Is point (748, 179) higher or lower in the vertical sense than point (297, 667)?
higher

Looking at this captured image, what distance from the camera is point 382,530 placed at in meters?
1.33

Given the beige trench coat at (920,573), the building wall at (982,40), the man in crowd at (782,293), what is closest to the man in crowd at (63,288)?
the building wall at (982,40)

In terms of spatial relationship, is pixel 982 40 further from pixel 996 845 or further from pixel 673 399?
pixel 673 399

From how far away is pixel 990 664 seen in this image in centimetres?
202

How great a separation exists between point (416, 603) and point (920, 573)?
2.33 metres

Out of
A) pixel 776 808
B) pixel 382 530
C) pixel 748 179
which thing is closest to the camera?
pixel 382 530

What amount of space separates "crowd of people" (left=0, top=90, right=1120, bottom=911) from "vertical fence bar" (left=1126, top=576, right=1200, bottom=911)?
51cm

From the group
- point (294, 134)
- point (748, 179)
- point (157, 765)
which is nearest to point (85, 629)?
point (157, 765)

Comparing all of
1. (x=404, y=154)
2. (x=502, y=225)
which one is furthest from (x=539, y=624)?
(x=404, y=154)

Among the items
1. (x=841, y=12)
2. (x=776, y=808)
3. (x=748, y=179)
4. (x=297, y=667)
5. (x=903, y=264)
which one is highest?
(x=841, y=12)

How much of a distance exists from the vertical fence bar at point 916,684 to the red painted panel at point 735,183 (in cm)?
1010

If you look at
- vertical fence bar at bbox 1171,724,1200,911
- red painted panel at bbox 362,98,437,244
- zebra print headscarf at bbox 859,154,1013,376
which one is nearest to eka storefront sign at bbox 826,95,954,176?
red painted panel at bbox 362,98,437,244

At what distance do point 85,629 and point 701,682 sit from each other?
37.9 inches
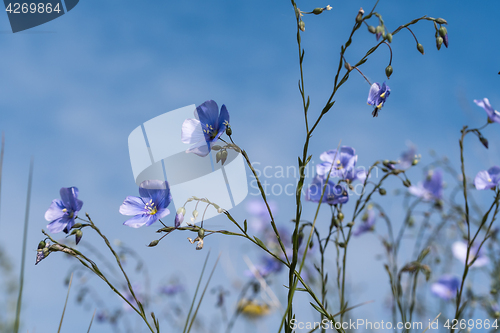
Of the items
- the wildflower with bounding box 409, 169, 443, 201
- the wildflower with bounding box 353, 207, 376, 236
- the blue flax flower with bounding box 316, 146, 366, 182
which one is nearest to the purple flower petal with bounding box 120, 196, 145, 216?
the blue flax flower with bounding box 316, 146, 366, 182

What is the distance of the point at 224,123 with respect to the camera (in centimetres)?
147

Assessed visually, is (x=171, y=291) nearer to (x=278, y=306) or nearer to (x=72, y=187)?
(x=278, y=306)

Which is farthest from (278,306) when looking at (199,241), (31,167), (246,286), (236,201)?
(31,167)

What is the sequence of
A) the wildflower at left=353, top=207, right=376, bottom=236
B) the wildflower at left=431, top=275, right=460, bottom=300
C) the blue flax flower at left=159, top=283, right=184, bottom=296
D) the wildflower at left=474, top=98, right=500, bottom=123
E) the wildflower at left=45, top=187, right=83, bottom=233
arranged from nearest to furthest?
the wildflower at left=45, top=187, right=83, bottom=233, the wildflower at left=474, top=98, right=500, bottom=123, the wildflower at left=431, top=275, right=460, bottom=300, the wildflower at left=353, top=207, right=376, bottom=236, the blue flax flower at left=159, top=283, right=184, bottom=296

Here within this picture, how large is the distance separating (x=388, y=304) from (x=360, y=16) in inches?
154

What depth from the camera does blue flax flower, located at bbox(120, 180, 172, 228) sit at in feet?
4.91

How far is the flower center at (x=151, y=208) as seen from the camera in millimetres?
1553

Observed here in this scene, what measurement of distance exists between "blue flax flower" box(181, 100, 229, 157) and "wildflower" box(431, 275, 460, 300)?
6.65 feet

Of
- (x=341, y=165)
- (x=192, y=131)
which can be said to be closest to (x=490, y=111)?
(x=341, y=165)

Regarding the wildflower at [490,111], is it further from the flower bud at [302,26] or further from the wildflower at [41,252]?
the wildflower at [41,252]

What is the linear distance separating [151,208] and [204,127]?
0.39 m

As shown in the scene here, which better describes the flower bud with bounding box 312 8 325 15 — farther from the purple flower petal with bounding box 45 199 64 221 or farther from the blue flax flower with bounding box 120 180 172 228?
the purple flower petal with bounding box 45 199 64 221

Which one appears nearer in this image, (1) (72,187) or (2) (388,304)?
(1) (72,187)

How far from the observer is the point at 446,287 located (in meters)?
2.72
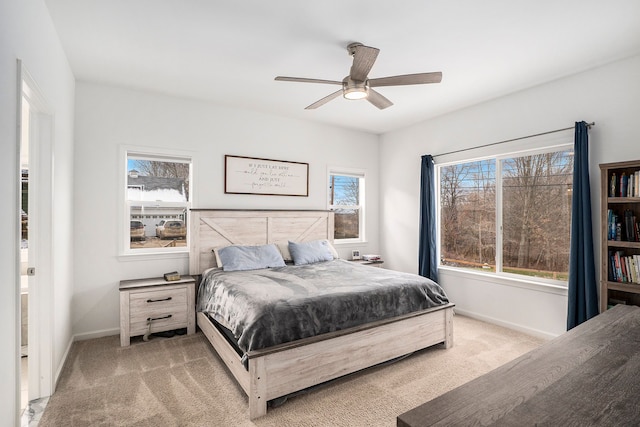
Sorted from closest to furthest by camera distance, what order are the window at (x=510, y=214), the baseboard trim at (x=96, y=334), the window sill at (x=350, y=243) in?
the baseboard trim at (x=96, y=334), the window at (x=510, y=214), the window sill at (x=350, y=243)

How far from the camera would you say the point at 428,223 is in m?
4.60

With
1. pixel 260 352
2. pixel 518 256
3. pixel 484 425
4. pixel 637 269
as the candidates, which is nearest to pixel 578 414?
pixel 484 425

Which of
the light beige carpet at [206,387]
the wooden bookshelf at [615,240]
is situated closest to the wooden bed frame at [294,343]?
the light beige carpet at [206,387]

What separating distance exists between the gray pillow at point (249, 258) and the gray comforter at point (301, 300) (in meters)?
0.16

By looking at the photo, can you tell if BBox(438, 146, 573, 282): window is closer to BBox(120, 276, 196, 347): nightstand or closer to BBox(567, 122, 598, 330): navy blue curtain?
BBox(567, 122, 598, 330): navy blue curtain

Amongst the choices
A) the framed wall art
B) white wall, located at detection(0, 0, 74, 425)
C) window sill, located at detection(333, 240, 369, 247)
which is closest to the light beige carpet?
white wall, located at detection(0, 0, 74, 425)

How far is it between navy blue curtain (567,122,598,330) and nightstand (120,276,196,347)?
3890 millimetres

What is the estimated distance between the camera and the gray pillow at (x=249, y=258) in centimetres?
370

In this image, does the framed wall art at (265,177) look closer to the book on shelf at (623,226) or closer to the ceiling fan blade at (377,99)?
the ceiling fan blade at (377,99)

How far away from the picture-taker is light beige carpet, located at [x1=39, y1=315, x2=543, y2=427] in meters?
2.16

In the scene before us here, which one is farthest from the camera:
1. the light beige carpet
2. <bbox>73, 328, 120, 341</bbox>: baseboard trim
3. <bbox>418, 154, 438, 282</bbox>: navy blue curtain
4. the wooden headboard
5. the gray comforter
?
Answer: <bbox>418, 154, 438, 282</bbox>: navy blue curtain

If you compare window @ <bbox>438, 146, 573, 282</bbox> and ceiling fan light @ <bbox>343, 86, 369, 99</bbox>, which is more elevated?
ceiling fan light @ <bbox>343, 86, 369, 99</bbox>

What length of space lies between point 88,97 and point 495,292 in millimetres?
5160

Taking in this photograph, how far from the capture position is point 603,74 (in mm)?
3082
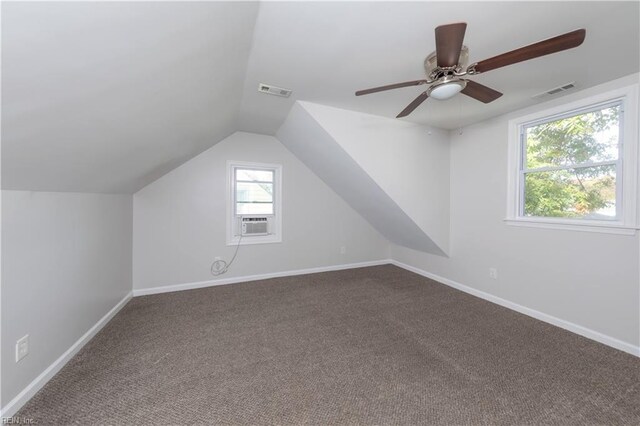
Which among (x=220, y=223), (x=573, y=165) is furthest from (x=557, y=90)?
(x=220, y=223)

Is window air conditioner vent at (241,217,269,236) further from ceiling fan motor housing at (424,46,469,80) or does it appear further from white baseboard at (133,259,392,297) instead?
ceiling fan motor housing at (424,46,469,80)

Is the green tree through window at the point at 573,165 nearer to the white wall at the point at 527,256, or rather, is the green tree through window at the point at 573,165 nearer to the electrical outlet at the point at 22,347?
the white wall at the point at 527,256

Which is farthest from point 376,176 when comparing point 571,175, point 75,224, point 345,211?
point 75,224

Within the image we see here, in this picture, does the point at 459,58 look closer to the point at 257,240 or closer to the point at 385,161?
the point at 385,161

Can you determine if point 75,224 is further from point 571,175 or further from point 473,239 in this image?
point 571,175

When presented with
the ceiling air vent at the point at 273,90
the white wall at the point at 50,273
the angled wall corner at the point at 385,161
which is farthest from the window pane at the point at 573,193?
the white wall at the point at 50,273

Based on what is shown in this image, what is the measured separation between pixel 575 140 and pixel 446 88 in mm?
1872

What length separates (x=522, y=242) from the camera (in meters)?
2.65

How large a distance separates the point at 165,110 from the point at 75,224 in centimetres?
123

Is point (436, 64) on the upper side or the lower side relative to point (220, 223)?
upper

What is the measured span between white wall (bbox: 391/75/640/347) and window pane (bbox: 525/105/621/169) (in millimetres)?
217

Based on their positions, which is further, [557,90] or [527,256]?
[527,256]

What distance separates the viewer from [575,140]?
2318 millimetres

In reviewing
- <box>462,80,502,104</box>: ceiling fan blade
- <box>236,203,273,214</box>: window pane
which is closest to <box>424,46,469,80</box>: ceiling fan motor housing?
<box>462,80,502,104</box>: ceiling fan blade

*****

_Exercise:_ Print the lines from the one with "If you look at" to the one with "37.9 inches", reproducing them without any change.

_Exercise output:_
If you look at
- vertical fence bar at bbox 1171,724,1200,911
- red painted panel at bbox 362,98,437,244
- zebra print headscarf at bbox 859,154,1013,376
which one is nearest to eka storefront sign at bbox 826,95,954,176?
red painted panel at bbox 362,98,437,244

At what distance do point 85,629 and point 701,682 sit from each other?
37.9 inches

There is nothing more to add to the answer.